A Demigod's Number for the Rubik's Cube
Arturo Merino, Bernardo Subercaseaux
TL;DR
The paper tackles the long-standing Rubik's Cube diameter problem (God's Number) by introducing a reproducible, probabilistic bound of $D \le 36$, derived from the mean distance $\mu$ in vertex-transitive graphs via the relation $D < 2\mu$. It estimates $\mu$ through uniform sampling of random cube states and upper-bounding single-state distances with a solver, then applying a Hoeffding-type concentration bound to translate the empirical mean $\widehat{\mu}$ into a high-confidence diameter bound. The key contributions are (i) a simple, verifiable method to bound the cube's diameter, (ii) a general demonstration that vertex-transitive graphs have diameters at most twice their mean distance, and (iii) practical steps to reduce sample requirements while maintaining rigorous confidence. The approach offers a meaningful, reproducible alternative to the heavy computation behind the original God’s Number proof and suggests applicability to other puzzles and vertex-transitive graphs in evaluating diameters.
Abstract
It is well-known by now that any state of the $3\times 3 \times 3$ Rubik's Cube can be solved in at most 20 moves, a result often referred to as "God's Number". However, this result took Rokicki et al. around 35 CPU years to prove and is therefore very challenging to reproduce.
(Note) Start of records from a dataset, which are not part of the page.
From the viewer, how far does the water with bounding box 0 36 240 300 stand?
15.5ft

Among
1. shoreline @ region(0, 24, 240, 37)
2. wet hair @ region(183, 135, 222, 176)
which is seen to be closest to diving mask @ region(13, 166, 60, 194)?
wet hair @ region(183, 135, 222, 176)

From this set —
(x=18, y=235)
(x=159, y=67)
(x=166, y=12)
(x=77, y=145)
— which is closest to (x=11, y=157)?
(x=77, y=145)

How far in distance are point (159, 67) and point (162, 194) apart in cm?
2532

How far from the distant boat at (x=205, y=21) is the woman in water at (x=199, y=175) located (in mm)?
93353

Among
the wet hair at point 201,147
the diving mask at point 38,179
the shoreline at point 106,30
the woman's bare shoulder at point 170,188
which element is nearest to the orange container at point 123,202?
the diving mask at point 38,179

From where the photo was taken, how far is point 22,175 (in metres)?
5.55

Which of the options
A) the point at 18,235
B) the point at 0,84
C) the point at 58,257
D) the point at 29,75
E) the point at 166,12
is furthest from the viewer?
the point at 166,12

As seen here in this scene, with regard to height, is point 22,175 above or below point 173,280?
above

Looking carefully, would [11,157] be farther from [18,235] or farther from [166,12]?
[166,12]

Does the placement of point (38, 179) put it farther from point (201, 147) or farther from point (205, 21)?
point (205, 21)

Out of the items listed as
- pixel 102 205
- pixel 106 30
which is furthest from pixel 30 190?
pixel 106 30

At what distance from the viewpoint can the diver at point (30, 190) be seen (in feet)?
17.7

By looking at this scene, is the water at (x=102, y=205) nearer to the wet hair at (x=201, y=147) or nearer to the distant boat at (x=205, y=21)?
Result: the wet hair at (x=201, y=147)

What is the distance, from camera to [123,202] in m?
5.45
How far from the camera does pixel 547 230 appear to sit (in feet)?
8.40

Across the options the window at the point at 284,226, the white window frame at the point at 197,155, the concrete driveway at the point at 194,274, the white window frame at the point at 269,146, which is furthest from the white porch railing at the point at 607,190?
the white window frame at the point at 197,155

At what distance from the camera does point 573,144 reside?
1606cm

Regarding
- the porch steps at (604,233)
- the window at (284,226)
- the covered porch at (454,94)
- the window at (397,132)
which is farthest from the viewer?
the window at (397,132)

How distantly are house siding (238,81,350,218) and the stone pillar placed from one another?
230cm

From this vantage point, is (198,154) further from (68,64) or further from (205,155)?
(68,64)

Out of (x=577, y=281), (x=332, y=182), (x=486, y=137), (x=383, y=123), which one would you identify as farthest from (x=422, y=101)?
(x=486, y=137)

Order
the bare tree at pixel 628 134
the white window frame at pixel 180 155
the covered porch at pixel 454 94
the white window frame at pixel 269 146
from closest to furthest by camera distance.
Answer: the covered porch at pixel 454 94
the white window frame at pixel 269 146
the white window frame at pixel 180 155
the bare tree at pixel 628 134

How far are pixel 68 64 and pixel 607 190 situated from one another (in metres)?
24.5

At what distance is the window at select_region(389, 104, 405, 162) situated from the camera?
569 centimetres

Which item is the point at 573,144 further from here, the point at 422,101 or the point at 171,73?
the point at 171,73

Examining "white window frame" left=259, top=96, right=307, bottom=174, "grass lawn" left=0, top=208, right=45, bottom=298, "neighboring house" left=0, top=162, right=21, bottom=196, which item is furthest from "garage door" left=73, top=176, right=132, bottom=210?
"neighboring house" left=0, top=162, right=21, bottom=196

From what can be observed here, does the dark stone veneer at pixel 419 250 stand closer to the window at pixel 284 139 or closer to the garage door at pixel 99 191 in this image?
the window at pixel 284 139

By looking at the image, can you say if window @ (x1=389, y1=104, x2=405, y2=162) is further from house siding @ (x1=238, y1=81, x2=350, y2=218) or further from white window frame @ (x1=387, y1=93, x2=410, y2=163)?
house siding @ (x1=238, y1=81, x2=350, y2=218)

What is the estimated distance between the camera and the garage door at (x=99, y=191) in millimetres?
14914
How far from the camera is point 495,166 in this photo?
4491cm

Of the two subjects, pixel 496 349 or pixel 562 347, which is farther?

We provide a novel approach to obtain a worse bound of 36 moves with high confidence, but that offers two main advantages: (i) it is easy to understand, reproduce, and verify, and (ii) our main idea generalizes to bounding the diameter of other vertex-transitive graphs by at most twice its true value, hence the name "demigod number". Our approach is based on the fact that, for vertex-transitive graphs, the average distance between vertices is at most half the diameter, and by sampling uniformly random states and using a modern solver to obtain upper bounds on their distance, a standard concentration bound allows us to confidently state that the average distance is around $18.32 \pm 0.1$, from where the diameter is at most $36$.